Berikut adalah 3 cara umum pengupasan biji:

Metode Kering (Dry / Natural Process)

Metode kering adalah metode pengupasan kopi yang paling tua, paling sederhana, dan paling mudah untuk dijelaskan

Buah kopi matang yang telah dipanen langsung dijemur selama 3-4 minggu untuk mengurangi kadar air hingga 10-12%. Selama penjemuran, kopi dibalik secara rutin agar tingkat kekeringan sama. Metode kering biasa digunakan oleh para petani di Ethiopia dan Brazil karena iklim keringnya .

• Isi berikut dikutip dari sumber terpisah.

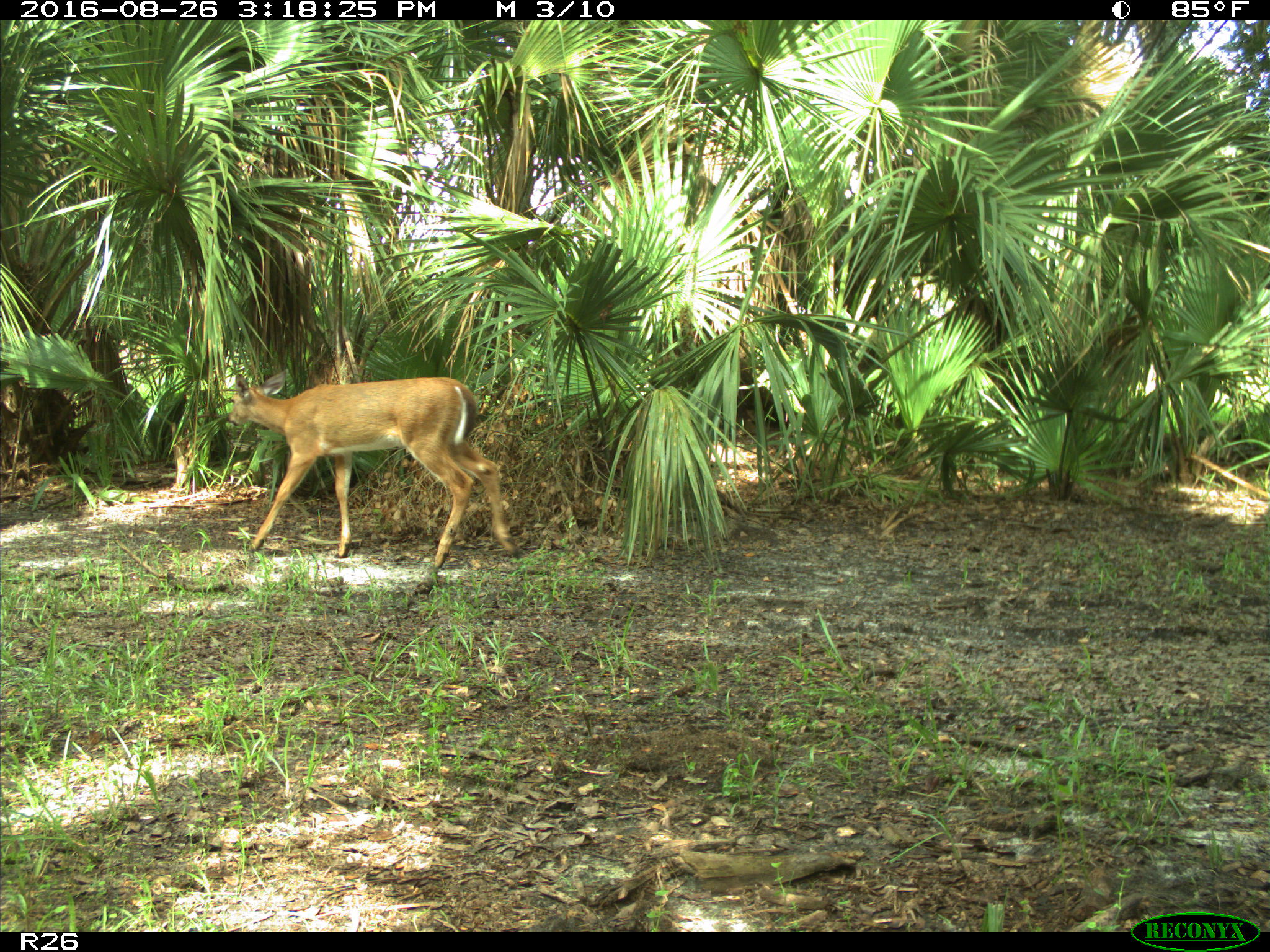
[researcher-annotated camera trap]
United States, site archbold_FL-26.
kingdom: Animalia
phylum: Chordata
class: Mammalia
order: Artiodactyla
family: Cervidae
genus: Odocoileus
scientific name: Odocoileus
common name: deer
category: unidentified deer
Unidentified deer (deer) (Odocoileus).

Setelah kering, kopi masuk ke dalam mesin depulping (pengupas kulit buah) untuk menghilangkan pulp dan parchment. Kelemahan dari metode kering adalah bila kopi terlalu kering, biji kopi akan mudah pecah saat proses depulping.

Cara ini dianggap paling ramah lingkungan karena tidak menyisakan air limbah pengolahan. Walaupun saat ini lebih banyak diterapkan pada biji kopi robusta namun kesadaran lingkungan mulai membuat petani menggunakan metode ini pada biji kopi arabika.

Metode kering akan menghasilkan kopi dengan rasa buah yang lebih kuat, halus, body yang pekat, dan acidity rendah.

Metode Basah (Wet Process)

Metode basah tergolong baru dalam pengupasan biji kopi. Dinamakan ‘basah’ karena biji kopi selalu bersentuhan dengan air selama proses pengupasan. Karena membutuhkan hingga 6 liter air per 1 kilogram kopi, metode ini lebih banyak diterapkan untuk kopi arabika karena harga jualnya yang lebih tinggi daripada robusta.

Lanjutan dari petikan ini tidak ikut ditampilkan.